Data shown:

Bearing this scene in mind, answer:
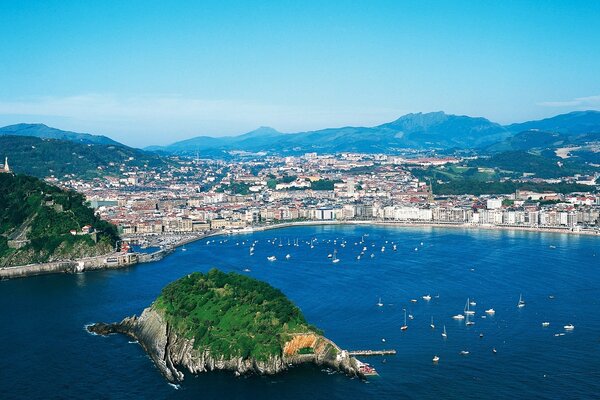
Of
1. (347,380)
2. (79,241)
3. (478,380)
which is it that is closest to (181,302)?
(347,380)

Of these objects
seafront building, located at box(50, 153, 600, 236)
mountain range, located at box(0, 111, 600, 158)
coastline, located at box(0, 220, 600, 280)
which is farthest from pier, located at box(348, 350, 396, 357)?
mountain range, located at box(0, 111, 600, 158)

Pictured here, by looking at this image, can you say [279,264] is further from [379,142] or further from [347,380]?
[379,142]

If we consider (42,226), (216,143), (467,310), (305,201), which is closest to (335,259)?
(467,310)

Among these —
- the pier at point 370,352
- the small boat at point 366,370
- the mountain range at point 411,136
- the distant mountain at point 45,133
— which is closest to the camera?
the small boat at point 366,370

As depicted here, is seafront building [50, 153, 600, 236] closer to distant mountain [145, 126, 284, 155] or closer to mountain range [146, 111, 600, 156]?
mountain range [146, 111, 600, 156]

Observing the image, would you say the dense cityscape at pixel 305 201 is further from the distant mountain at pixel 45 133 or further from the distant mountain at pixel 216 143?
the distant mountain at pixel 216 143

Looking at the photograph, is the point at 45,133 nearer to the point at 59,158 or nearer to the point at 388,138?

Aim:
Copy out every row above word for word, leaving the picture out.

Complete response:
Bearing this scene in mind, answer:
Of
1. (347,380)
2. (79,241)
3. (478,380)
which is it that is closest to (181,302)?
(347,380)

Of these objects
seafront building, located at box(50, 153, 600, 236)
mountain range, located at box(0, 111, 600, 158)
coastline, located at box(0, 220, 600, 280)
which is farthest from pier, located at box(348, 350, 396, 357)?
mountain range, located at box(0, 111, 600, 158)

Pictured here, by looking at this image, can you say [279,264] is further from [379,142] or further from [347,380]?
[379,142]

If we consider (42,226), (216,143), (467,310), (305,201), which is closest to (335,259)?
(467,310)

Among these —
- the pier at point 370,352
- the small boat at point 366,370
- the mountain range at point 411,136
- the distant mountain at point 45,133
— which is closest to the camera?
the small boat at point 366,370

As depicted here, is seafront building [50, 153, 600, 236] closer to distant mountain [145, 126, 284, 155] or closer to mountain range [146, 111, 600, 156]?
mountain range [146, 111, 600, 156]

Observing the image, would you say the dense cityscape at pixel 305 201 is further from the distant mountain at pixel 45 133 or further from the distant mountain at pixel 216 143?
the distant mountain at pixel 216 143

Looking at the photograph, is the point at 45,133 nearer to the point at 59,158 or nearer to the point at 388,138?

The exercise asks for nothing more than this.